Craint-il que Justin Trudeau ne lui donne pas satisfaction ? « J’ai toujours espoir que, dans la rencontre, on ait peut-être de bonnes nouvelles, mais pour l’instant […], il y a des comités qui se mettent en place, mais ça ne bouge pas. »

Paul St-Pierre Plamondon pourrait avoir du grain à moudre…

« Soyons patients »

Le chef péquiste était d’ailleurs au centre de plusieurs discussions de corridor.

« L’engouement pour lui, je trouve ça drôle ! », lance Anne Gadoury, militante dans Sanguinet. « Il a trois députés avec lui, il brasse des nuages, il parle d’indépendance dont personne ne veut et on le porte aux nues. J’ai été péquiste pendant 90 % de ma vie, mais ça ne m’intéresse plus. Il y a eu un engouement pour M. Legault et maintenant, c’est sûr que là, ça brasse pas mal, on perd un peu d’engouement, mais ça ne m’inquiète pas tellement. »

QS a ses problèmes, le Parti libéral a ses problèmes, donc ceux qui ont un certain questionnement sur la CAQ, ils se jettent sur le PQ. Est-ce qu’ils vont être désillusionnés ? La CAQ, c’est le parti qui est encore le mieux organisé. Et les élections [de 2026], c’est loin encore.

Paul MacNeil, militant caquiste dans Vimont

« La mission du PQ, c’est la souveraineté. Et les gens n’en veulent pas, de référendum. Ils vont réaliser que, finalement, ça donne quoi de voter pour un parti si tu ne votes pas pour sa mission ? », affirme Rémi Tondreau, de la circonscription de Bertrand.

« On ne va pas se cacher la tête dans le sable, notre parti politique […] traverse des moments plus difficiles », reconnaît la présidente du parti, Sarah Beaumier. Entre autres parce qu’il subit, comme d’autres gouvernements, le « contrecoup » d’un « contexte économique qui n’est pas évident », selon elle.
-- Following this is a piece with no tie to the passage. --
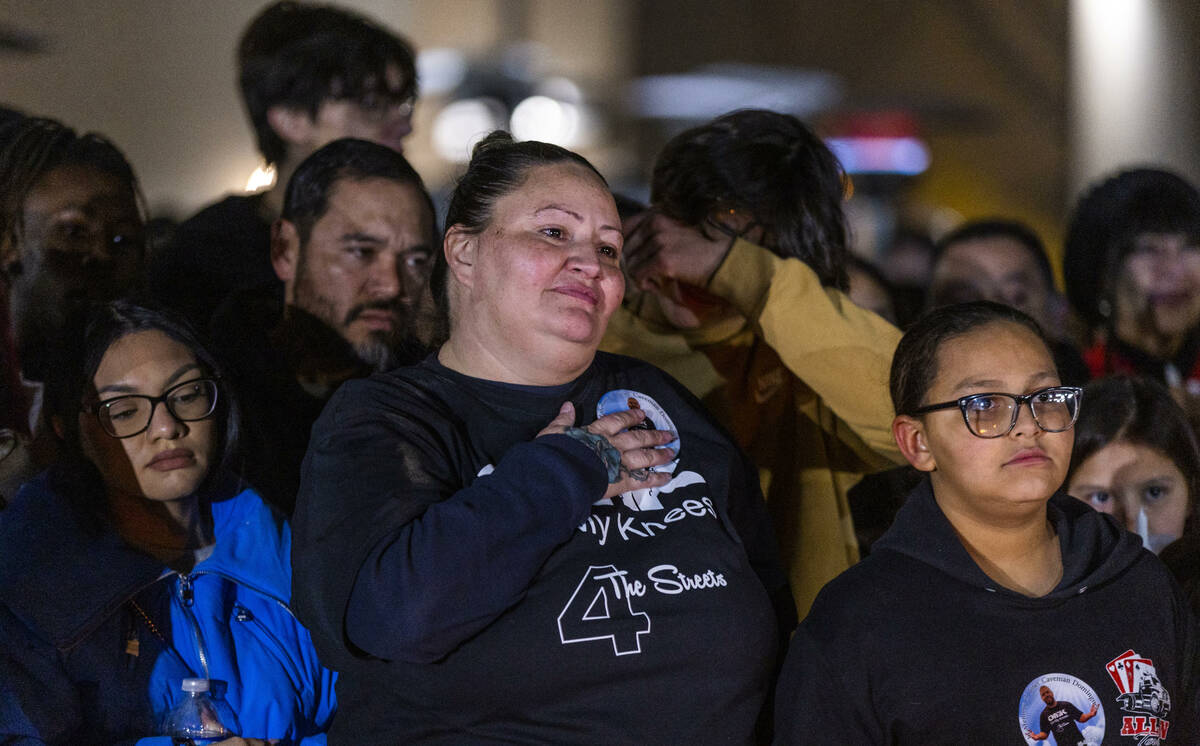 Angela Dominguez is moved while hearing kind words spoken of her husband Jonet Dominguez during ...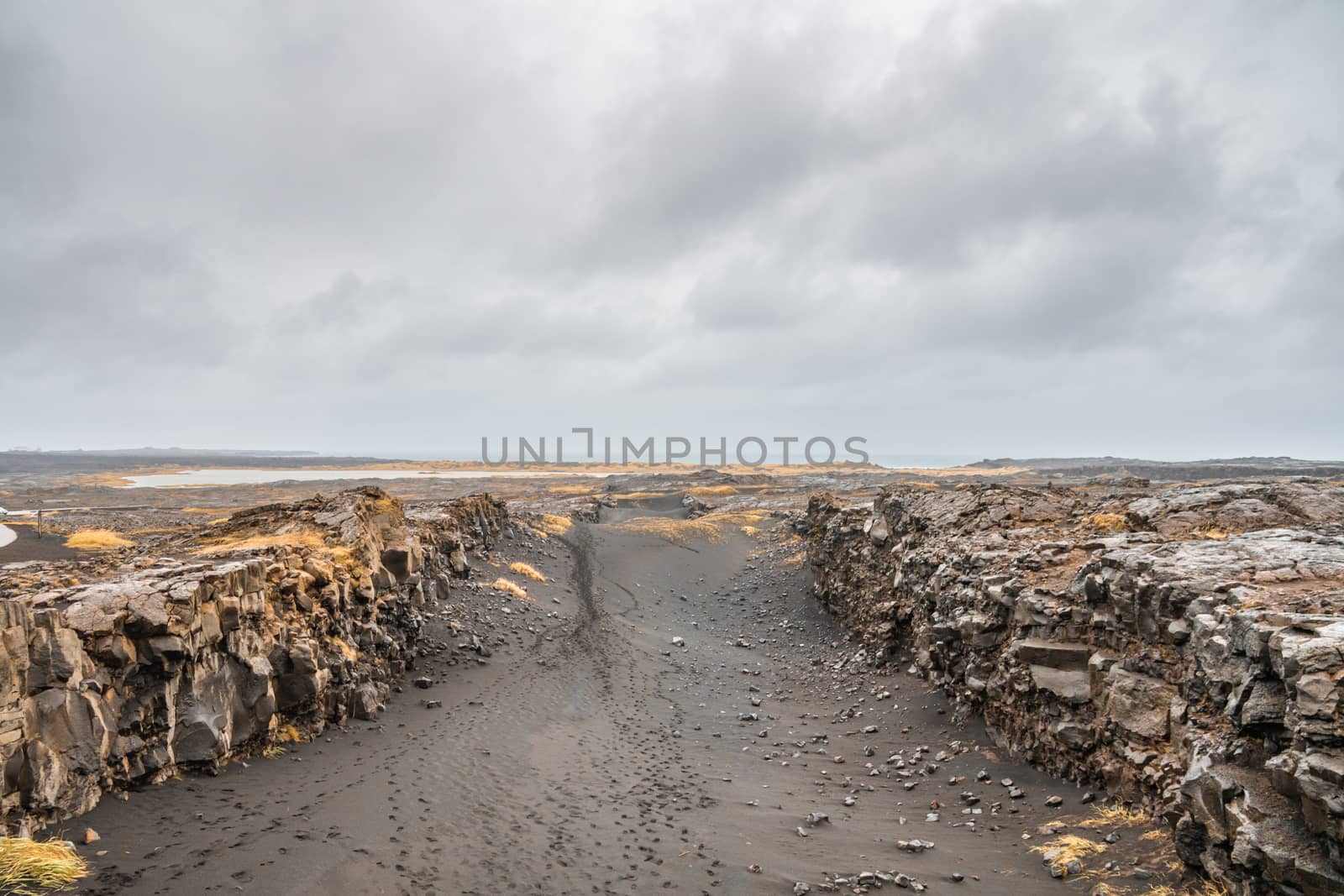 Bridge between continents in Iceland black sand in canyon during stormy weather by MXW_Stock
« Continuez de contribuer avec vos idées, vous êtes à la bonne place », a dit la présidente aux militants, comme si elle craignait des défections. « Au final, c’est le bilan des quatre années de travail qui va servir de preuve de la qualité du travail accompli. Soyons patients, soyons ensemble dans cette aventure », a-t-elle insisté.